Anagram time complexity

Question 1

Well, lets see...

Assuming that the length() method runs in constant time (ie: it doesn't work like strlen()). Your method frequencyMap is o(m), and anagram calls it twice. anagram is called n-m times. Total complexity is on the order of o(2*m*n). With m << n, 'big o' is O(n).

I can suggest a couple of optimizations. First you are re-generating the frequency map for string b at every call to anagram. Do it once at the beginning of ana_check. You can have an anagram method that takes a string and a frequency map instead of two strings.

The other thing I would do is to remove the length checks from anagram. Yes, it's a safety feature, but you already know the strings you passed in are the same size. And anyway, if they are different lengths the frequency maps will still not match, so the function is correct.

A trickier optimization would be to modify string a's frequency map instead of re-doing it every time. For the first substring, you do it as usual. But then you move ahead one character, subtracting the first character from the map and adding the new one. Sure, if m is <= 3 it won't make a difference, but anything larger than that would be a win.

Question 2

You don't need to compare the whole map for every position.

Start by creating a signed frequency map and subtracting every letter in B. Keep a counter c of how many non-zero entries are contained in the map.

Next add the first m (length of B) letters of A into the map. For each letter you add, if that count used to be zero then increment c, or if it became zero after you added the letter then decrement c.

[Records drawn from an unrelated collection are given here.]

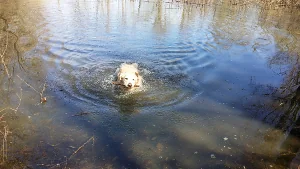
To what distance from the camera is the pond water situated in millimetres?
5680

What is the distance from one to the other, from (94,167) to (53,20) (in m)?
14.3

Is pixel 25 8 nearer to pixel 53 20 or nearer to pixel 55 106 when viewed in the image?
pixel 53 20

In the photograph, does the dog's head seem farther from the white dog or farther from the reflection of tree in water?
the reflection of tree in water

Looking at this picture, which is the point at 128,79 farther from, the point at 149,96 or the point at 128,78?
the point at 149,96

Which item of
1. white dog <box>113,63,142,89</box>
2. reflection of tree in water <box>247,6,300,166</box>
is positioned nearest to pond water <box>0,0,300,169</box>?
reflection of tree in water <box>247,6,300,166</box>

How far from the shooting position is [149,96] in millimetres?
8328

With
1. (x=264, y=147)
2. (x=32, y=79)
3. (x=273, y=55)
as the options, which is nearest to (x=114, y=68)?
(x=32, y=79)

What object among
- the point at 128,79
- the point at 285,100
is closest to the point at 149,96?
the point at 128,79

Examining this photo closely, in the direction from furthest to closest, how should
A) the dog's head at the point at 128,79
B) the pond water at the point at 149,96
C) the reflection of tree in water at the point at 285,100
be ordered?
the dog's head at the point at 128,79 → the reflection of tree in water at the point at 285,100 → the pond water at the point at 149,96

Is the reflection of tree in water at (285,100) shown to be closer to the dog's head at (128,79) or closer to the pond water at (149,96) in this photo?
the pond water at (149,96)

If c is now zero then you've found an anagram (every negative count from B has been balanced by a positive count from A), otherwise carry on.

Add the next letter of A to the frequency map, and remove the letter m letters prior to that, adjusting c appropriately for both operations.

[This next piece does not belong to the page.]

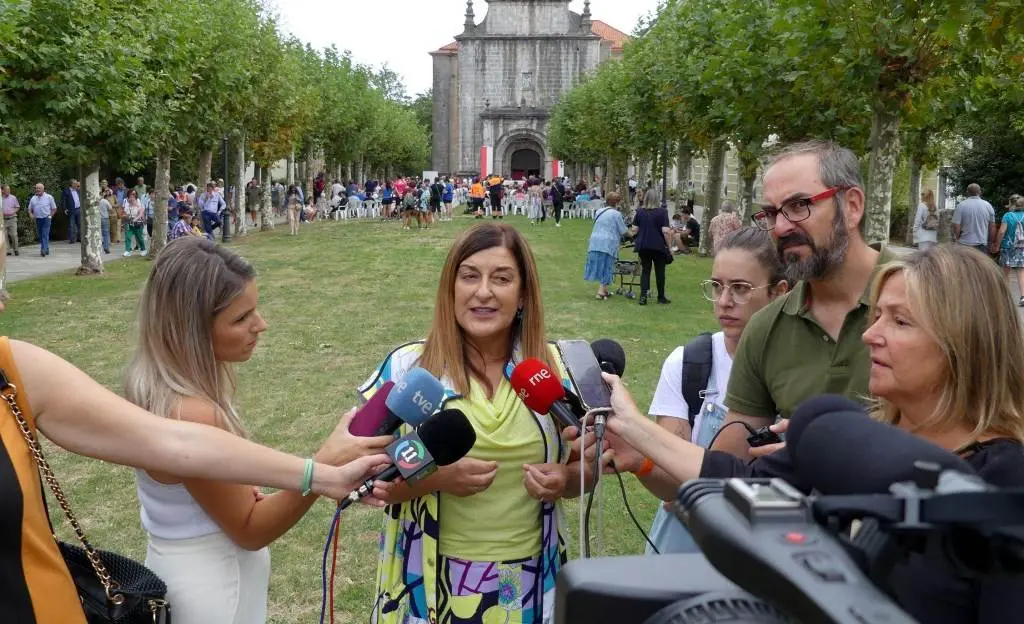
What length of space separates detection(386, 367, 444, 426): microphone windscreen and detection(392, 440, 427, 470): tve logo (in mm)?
146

Repeat those last two steps until c becomes zero or you run out of letters in A.

You might try to optimise this further by recognising that every time you add a character that doesn't appear in B, you're guaranteed a non-match for the next m characters (this is distinct from where the count simply goes positive, as other characters you've passed may cancel that before m). So you can restart the precondition from after that letter. The complexity of the operations this allows you to skip isn't very high, though, and this special-case code might not be any faster.